Self-contained Dockerized RAG service for semantic document search using LanceDB and Nomic embeddings.
https://github.com/davidbmar/voice-optimal-RAG · public · shipped
A lightweight, single-container Retrieval-Augmented Generation (RAG) backend designed to feed context into voice assistants. It ingests PDF, Markdown, TXT, DOCX, and HTML files, splits them into token-aware chunks, generates 768-dimensional vectors using Nomic Embed Text v1.5, and stores them in an embedded LanceDB instance. It exposes a REST API and a simple web UI for uploading documents and performing semantic similarity searches.
docker build -t rag-service . docker run -d --name rag-service -p 8100:8100 -v rag-data:/data rag-service open http://localhost:8100
flowchart TD
Client[Client / Voice Assistant] -->|HTTP POST /upload| API[FastAPI App]
Client -->|HTTP POST /query| API
API -->|Orchestrate| Pipeline[Document Pipeline]
Pipeline -->|Parse| Parsers[Parsers: PyMuPDF/Text]
Parsers -->|Raw Text| Chunker[Chunker: tiktoken]
Chunker -->|Text Chunks| Embedder[Embedder: SentenceTransformers]
Embedder -->|Vectors| Store[LanceDB Vector Store]

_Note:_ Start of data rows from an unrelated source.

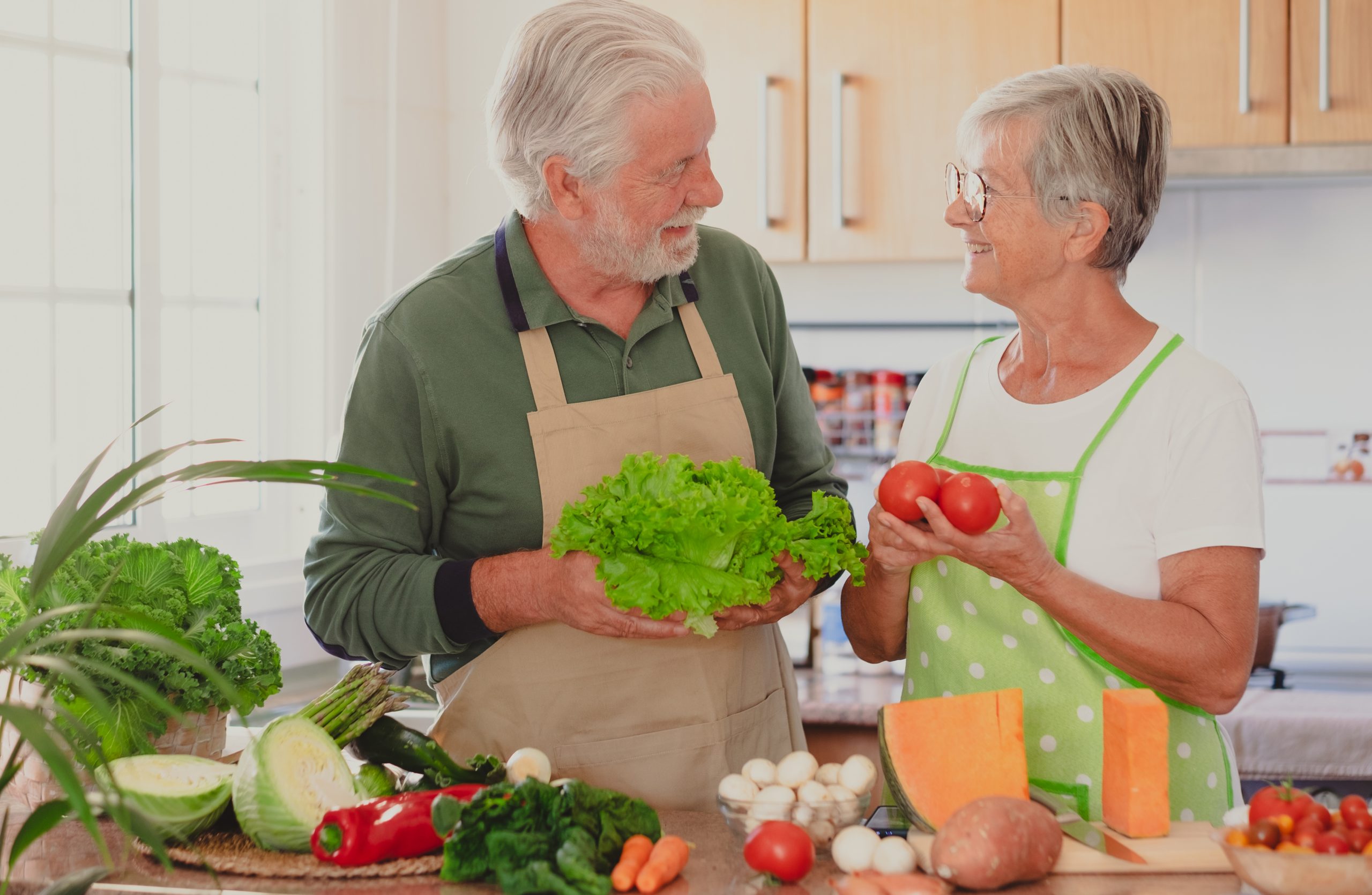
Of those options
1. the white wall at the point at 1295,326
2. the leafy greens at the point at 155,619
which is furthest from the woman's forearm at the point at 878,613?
the white wall at the point at 1295,326

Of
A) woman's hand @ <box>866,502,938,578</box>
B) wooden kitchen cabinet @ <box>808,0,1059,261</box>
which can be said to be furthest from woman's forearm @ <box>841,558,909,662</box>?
wooden kitchen cabinet @ <box>808,0,1059,261</box>

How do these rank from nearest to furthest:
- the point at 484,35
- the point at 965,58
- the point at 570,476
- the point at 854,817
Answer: the point at 854,817
the point at 570,476
the point at 965,58
the point at 484,35

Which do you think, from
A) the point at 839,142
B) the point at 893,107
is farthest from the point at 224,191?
the point at 893,107

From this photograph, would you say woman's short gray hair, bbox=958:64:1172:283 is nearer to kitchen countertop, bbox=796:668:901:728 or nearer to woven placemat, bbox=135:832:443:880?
woven placemat, bbox=135:832:443:880

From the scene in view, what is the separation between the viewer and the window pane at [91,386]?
2.92 metres

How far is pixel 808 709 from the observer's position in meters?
Answer: 2.90

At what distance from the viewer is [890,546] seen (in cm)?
160

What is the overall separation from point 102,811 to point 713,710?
794 mm

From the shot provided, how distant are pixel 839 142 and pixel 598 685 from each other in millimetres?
1994

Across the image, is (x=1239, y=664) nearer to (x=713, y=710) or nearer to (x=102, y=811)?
(x=713, y=710)

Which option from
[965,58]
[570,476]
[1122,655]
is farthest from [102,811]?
[965,58]

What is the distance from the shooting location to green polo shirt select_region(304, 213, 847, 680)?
1662 mm

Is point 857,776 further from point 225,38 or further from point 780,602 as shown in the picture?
point 225,38

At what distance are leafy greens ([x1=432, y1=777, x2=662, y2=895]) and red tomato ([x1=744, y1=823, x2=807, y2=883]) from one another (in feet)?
0.45
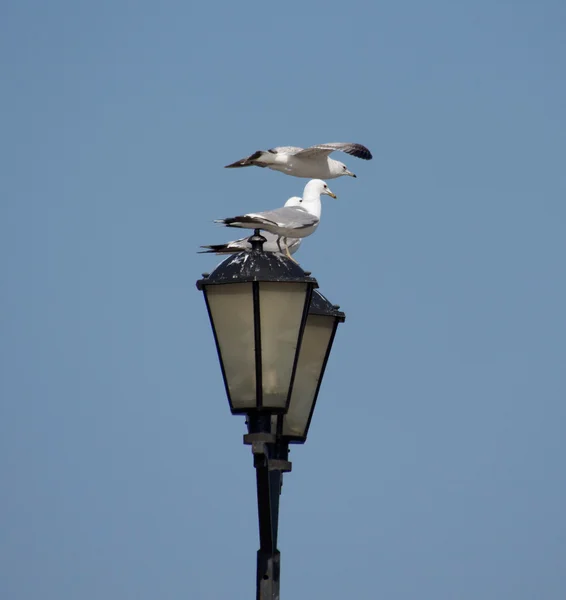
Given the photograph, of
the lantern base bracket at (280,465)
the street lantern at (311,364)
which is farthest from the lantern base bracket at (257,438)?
the street lantern at (311,364)

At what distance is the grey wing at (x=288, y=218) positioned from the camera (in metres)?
8.83

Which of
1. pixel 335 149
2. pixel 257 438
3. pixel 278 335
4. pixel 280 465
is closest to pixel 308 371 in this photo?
pixel 280 465

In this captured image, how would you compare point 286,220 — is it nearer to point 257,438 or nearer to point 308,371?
point 308,371

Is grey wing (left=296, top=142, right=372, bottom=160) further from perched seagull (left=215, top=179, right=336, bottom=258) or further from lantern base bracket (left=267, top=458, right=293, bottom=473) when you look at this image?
lantern base bracket (left=267, top=458, right=293, bottom=473)

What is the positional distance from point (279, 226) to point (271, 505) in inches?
145

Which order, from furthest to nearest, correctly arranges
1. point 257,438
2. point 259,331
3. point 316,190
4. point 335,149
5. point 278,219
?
1. point 335,149
2. point 316,190
3. point 278,219
4. point 259,331
5. point 257,438

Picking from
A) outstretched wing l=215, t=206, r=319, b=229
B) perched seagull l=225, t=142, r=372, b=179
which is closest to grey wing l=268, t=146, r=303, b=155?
perched seagull l=225, t=142, r=372, b=179

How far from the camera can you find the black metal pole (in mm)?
5797

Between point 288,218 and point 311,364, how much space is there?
3.10 m

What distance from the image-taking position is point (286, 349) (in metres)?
5.95

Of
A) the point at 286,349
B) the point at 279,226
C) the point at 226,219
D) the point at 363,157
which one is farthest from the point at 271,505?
the point at 363,157

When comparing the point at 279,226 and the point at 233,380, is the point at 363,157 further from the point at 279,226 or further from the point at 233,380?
the point at 233,380

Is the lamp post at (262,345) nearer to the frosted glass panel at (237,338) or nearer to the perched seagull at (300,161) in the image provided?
the frosted glass panel at (237,338)

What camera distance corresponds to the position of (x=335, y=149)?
1448cm
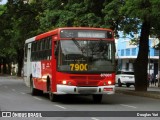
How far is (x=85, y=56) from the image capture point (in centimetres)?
2228

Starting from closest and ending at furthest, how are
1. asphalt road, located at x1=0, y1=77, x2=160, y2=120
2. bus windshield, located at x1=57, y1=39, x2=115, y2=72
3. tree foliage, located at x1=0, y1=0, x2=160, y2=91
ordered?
asphalt road, located at x1=0, y1=77, x2=160, y2=120
bus windshield, located at x1=57, y1=39, x2=115, y2=72
tree foliage, located at x1=0, y1=0, x2=160, y2=91

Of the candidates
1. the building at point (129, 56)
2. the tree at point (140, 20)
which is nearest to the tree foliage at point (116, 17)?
the tree at point (140, 20)

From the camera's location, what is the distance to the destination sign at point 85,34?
73.9 ft

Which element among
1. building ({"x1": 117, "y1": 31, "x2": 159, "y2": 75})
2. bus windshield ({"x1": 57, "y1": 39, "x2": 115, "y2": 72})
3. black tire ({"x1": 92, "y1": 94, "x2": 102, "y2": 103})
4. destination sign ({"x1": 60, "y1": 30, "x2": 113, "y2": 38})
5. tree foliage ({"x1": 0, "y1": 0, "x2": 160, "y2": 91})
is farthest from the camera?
building ({"x1": 117, "y1": 31, "x2": 159, "y2": 75})

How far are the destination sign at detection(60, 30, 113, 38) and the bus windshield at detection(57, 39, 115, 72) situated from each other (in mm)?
245

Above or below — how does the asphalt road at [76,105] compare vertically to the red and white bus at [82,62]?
below

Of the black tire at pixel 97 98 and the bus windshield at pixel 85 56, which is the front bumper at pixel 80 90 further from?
the black tire at pixel 97 98

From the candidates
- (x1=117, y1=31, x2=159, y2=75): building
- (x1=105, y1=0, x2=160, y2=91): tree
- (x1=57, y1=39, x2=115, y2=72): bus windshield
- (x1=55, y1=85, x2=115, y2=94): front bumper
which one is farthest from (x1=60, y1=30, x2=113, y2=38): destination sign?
(x1=117, y1=31, x2=159, y2=75): building

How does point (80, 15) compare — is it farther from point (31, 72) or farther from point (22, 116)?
point (22, 116)

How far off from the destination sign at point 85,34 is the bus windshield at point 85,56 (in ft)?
0.80

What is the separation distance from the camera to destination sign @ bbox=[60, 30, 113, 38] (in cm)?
2253

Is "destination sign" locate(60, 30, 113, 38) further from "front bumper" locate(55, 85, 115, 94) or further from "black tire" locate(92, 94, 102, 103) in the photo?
"black tire" locate(92, 94, 102, 103)

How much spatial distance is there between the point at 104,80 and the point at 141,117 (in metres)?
6.17

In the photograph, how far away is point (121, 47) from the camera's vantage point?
81.0m
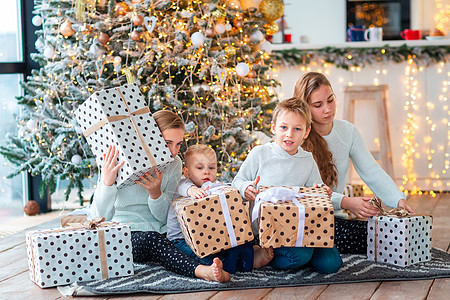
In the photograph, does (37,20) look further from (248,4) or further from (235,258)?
(235,258)

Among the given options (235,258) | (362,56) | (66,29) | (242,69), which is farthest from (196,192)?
(362,56)

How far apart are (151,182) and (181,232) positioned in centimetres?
26

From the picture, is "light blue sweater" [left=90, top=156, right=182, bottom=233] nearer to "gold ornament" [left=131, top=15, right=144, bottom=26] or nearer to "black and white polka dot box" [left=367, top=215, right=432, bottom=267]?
"black and white polka dot box" [left=367, top=215, right=432, bottom=267]

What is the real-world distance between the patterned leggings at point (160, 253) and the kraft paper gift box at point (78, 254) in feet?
0.59

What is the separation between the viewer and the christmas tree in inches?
140

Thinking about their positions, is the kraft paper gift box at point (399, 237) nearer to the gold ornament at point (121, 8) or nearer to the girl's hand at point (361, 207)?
the girl's hand at point (361, 207)

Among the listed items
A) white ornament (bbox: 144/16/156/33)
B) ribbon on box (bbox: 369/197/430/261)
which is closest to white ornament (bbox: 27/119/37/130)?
white ornament (bbox: 144/16/156/33)

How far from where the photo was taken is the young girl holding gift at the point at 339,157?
2.73 meters

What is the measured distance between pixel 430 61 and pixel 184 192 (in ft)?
9.33

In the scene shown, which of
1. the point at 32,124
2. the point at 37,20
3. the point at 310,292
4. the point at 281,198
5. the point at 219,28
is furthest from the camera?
the point at 37,20

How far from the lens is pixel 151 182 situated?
2.50 metres

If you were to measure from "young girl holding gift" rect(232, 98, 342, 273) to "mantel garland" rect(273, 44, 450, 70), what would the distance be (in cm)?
210

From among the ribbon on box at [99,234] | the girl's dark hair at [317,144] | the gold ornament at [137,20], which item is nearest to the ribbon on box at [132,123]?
the ribbon on box at [99,234]

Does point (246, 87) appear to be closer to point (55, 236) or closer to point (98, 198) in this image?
point (98, 198)
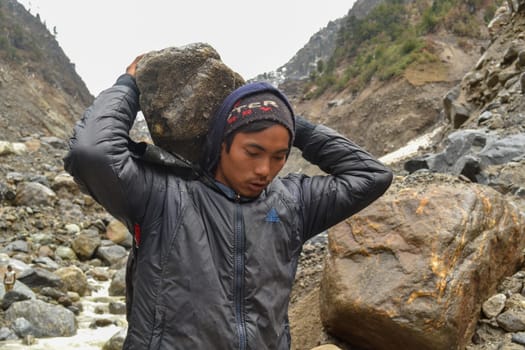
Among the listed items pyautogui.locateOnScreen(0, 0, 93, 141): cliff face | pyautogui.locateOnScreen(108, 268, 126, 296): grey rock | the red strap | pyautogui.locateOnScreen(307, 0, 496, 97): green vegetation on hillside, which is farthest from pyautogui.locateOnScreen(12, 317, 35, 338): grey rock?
pyautogui.locateOnScreen(307, 0, 496, 97): green vegetation on hillside

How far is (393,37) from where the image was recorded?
2866cm

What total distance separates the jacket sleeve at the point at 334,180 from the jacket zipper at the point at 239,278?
322mm

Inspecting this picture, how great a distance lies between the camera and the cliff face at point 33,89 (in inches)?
915

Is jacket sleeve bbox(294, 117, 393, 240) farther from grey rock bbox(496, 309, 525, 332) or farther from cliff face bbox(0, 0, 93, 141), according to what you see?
cliff face bbox(0, 0, 93, 141)

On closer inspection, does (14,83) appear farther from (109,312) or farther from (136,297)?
(136,297)

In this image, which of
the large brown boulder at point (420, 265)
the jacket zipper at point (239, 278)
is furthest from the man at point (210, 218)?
the large brown boulder at point (420, 265)

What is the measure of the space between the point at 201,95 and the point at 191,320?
856mm

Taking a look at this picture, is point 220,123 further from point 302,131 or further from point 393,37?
point 393,37

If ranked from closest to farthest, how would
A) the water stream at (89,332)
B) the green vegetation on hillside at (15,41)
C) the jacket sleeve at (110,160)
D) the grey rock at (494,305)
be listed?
the jacket sleeve at (110,160), the grey rock at (494,305), the water stream at (89,332), the green vegetation on hillside at (15,41)

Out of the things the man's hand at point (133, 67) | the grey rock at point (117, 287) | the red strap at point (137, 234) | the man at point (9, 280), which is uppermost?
the man's hand at point (133, 67)

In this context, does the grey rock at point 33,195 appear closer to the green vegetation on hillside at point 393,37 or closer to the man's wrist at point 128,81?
the man's wrist at point 128,81

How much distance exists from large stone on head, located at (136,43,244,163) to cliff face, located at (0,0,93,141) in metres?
19.1

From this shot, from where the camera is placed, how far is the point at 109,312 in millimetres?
5980

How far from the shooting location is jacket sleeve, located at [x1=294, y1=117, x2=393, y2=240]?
185 centimetres
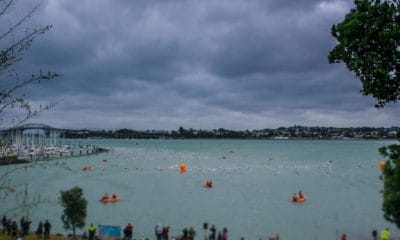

Store -->|Similarity Results| API
API -->|JSON Response| Client
subgraph Data Persistence
Store -->|/data/lancedb| Volume[Docker Volume]
end
Built with Python FastAPI for the web server, sentence-transformers for embedding generation, and LanceDB for vector storage. Text processing uses PyMuPDF for PDFs and tiktoken for recursive character splitting. The entire stack is containerized in a single Docker image with the embedding model pre-downloaded to ensure fast startup and zero external dependencies.
sequenceDiagram
participant C as Client
participant A as FastAPI App
participant P as Document Pipeline
participant E as Embedder
participant V as LanceDB
Note over C, V: Ingestion Flow
C->>A: POST /upload (files)
A->>P: ingest_file(filepath)
P->>P: Parse file (parsers.py)
P->>P: Chunk text (chunker.py)
P->>E: embed_batch(chunks)
E->>E: Model.encode()
E-->>P: Vectors
P->>V: insert_chunks(vectors)
V-->>P: Confirm Storage
P-->>A: Document Info
A-->>C: JSON Response
Note over C, V: Query Flow
C->>A: POST /query {query, top_k}
A->>E: embed_text(query)
E->>E: Model.encode()
E-->>A: Query Vector
A->>V: search(vector, top_k)
V-->>A: Ranked Results
A-->>C: JSON Results with Scores
Deploy as a sidecar or standalone service for applications requiring local, private semantic search over documentation. Ideal for voice assistant backends where low-latency context retrieval is needed without relying on external cloud vector databases. Use the provided GitHub indexing scripts to automatically keep technical documentation up-to-date.